Vers une nuit du 4 août?

Par Philippe Gailhardis (Gulliver)

En regardant Ushuaia Nature hier soir sur TF1, je me disais que ces Zoe, Indiens d’Amazonie qui ne savent pas ce qu’est l’argent, la possession, le pêché, la convoitise, les prêtres, qui vivent en harmonie avec la nature et n’ont pas la moindre idée de ce qu’est un chef, ces Zoé représentent l’âge d’or dont nous rêvons tous (sauf les missionnaires, les capitalistes et les chefs), notre idéal socialiste.
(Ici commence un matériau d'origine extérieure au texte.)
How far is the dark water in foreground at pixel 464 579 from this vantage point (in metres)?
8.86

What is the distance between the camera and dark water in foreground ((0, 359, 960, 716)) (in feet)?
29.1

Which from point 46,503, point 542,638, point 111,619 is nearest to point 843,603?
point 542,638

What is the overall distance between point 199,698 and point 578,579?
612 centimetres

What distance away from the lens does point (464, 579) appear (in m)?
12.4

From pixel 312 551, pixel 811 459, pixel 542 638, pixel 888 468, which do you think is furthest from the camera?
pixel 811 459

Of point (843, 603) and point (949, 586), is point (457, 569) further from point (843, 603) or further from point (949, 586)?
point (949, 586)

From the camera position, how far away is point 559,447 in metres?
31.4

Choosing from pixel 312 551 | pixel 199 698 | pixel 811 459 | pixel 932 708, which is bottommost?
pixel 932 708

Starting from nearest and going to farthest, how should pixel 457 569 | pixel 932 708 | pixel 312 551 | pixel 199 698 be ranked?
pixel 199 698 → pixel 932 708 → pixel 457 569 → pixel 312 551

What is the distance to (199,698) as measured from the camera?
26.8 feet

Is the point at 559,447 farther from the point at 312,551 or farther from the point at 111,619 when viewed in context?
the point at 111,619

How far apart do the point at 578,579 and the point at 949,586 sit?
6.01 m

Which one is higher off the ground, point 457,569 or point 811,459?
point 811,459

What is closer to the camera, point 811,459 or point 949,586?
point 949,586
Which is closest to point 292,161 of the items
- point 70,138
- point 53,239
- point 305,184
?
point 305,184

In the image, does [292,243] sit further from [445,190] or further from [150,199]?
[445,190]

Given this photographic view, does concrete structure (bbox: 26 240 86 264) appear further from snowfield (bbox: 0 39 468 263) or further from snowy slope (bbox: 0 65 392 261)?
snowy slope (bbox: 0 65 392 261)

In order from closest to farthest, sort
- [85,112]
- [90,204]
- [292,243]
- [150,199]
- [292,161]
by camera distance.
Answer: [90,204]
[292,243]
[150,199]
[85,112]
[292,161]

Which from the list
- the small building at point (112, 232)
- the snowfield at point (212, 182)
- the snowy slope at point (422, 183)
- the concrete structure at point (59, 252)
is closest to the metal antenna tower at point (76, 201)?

Et je me disais que la révolution néolithique, qui a apporté tous les fléaux que je viens de citer, en même temps que l’agriculture et les villes, n’est peut-être qu’une monstrueuse erreur d’aiguillage de la civilisation humaine. Elle est notre pêché originel, le prix à payer pour pouvoir mordre dans le fruit de la connaissance scientifique. Mais ce fruit est tellement délicieux! C’est si excitant de lire dans Sciences&Vie des entrefilets de ce genre: «On a découvert entre deux amas de galaxies un pont de gaz à plusieurs millions de degrés. D’une longueur de 4 millions d’années lumière, il pourrait expliquer en partie le mystère de la matière noire».

Les Zoés ignorent la poésie de la science…

Tout en me disant cela, je songeais à quel point notre parti socialiste, dans son fonctionnement intime et quotidien, est éloigné de cet idéal socialiste. Je n’ai jamais aimé le concept drayiste d’éléphant, bien trop binaire. Il n’y a pas d’un côté des pachydermes et de l’autre quoi? Des gazelles?